English maritime writer

Sir William Mitchell (1811 – 1 May 1878) was an English maritime writer.

==Biography==
Mitchell was the son of John Mitchell of Modbury in Devon. He was born at Modbury in 1811. At an early age he came to London as a journalist, was for some time on the 'True Sun,' and from 1836 was chief proprietor and editor of the 'Shipping and Mercantile Gazette,' a daily paper which he established, and which at once took the high position it has since maintained.

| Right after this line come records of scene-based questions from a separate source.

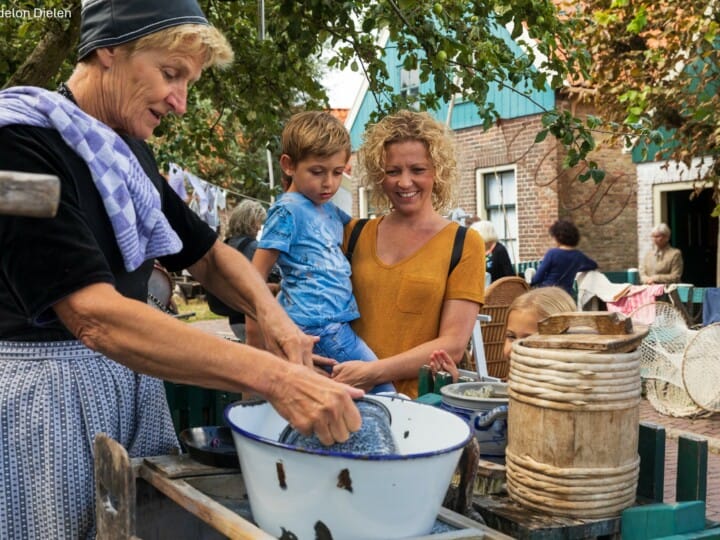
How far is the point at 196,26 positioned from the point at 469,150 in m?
15.5

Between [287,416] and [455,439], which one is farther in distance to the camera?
[455,439]

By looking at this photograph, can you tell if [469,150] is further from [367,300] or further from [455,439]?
[455,439]

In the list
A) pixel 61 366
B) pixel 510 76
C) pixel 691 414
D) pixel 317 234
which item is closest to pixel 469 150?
pixel 691 414

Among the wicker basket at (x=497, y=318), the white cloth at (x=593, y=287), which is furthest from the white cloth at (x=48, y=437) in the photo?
the white cloth at (x=593, y=287)

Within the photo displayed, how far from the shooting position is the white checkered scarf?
58.7 inches

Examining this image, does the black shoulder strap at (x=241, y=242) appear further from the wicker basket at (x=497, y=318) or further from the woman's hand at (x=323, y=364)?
the woman's hand at (x=323, y=364)

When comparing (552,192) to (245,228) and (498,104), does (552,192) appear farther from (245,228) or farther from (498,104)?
(245,228)

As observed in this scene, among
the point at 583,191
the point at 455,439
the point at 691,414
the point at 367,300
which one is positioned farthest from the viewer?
the point at 583,191

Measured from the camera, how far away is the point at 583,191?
1582 cm

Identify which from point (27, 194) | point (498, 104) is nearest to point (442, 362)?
point (27, 194)

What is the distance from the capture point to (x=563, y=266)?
9.10 meters

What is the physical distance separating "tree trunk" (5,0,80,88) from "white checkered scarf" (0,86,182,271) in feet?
17.5

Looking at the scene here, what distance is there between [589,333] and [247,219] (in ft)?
18.8

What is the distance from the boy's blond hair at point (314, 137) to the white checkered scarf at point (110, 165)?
1.08 metres
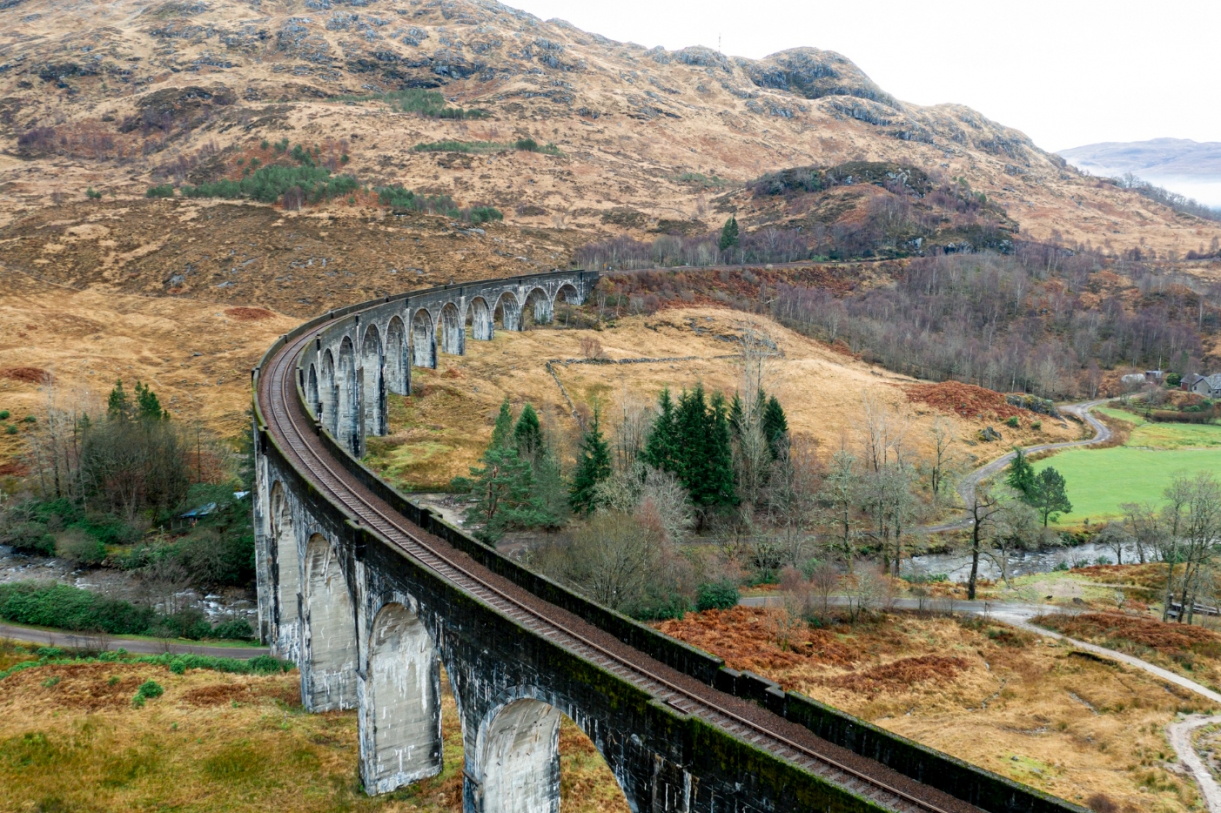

In 1840 he began to urge the importance, and indeed the necessity, of compulsory examinations for officers of merchant ships; and it was mainly in consequence of his action that the Mercantile Marine Act 1850 (13 & 14 Vict. c. 93) was passed. In 1857 he was called on to advise with the registrar-general of seamen in the preparation of the measure for the royal naval reserve, which eventually took form in the Royal Naval Reserve (Volunteer) Act 1859 (22 & 23 Vict. c. 40) 'for the Establishment of a Reserve Volunteer Force of Seamen, and for the Government of the same'. He succeeded in introducing an international code of signals, which was gradually adopted by every maritime country, and in establishing signal stations for reporting the movements of all ships using the international code. In reward for his public services he was knighted in 1867, and in 1869 was nominated by the king of Sweden a knight commander of the order of St. Olaf. He edited ' A Review of the Merchant Shipping Bill, being a Series of Leading Articles . . . from the " Shipping and Mercantile Gazette,"' 1869, 8vo, and < Maritime Notes and Queries, a Record of Shipping Law and 1873–6, 4to. He died at Strode, near Ivybridge, Devonshire, on 1 May 1878. He married in 1835 Caroline, eldest daughter of Richard Andrews of Modbury.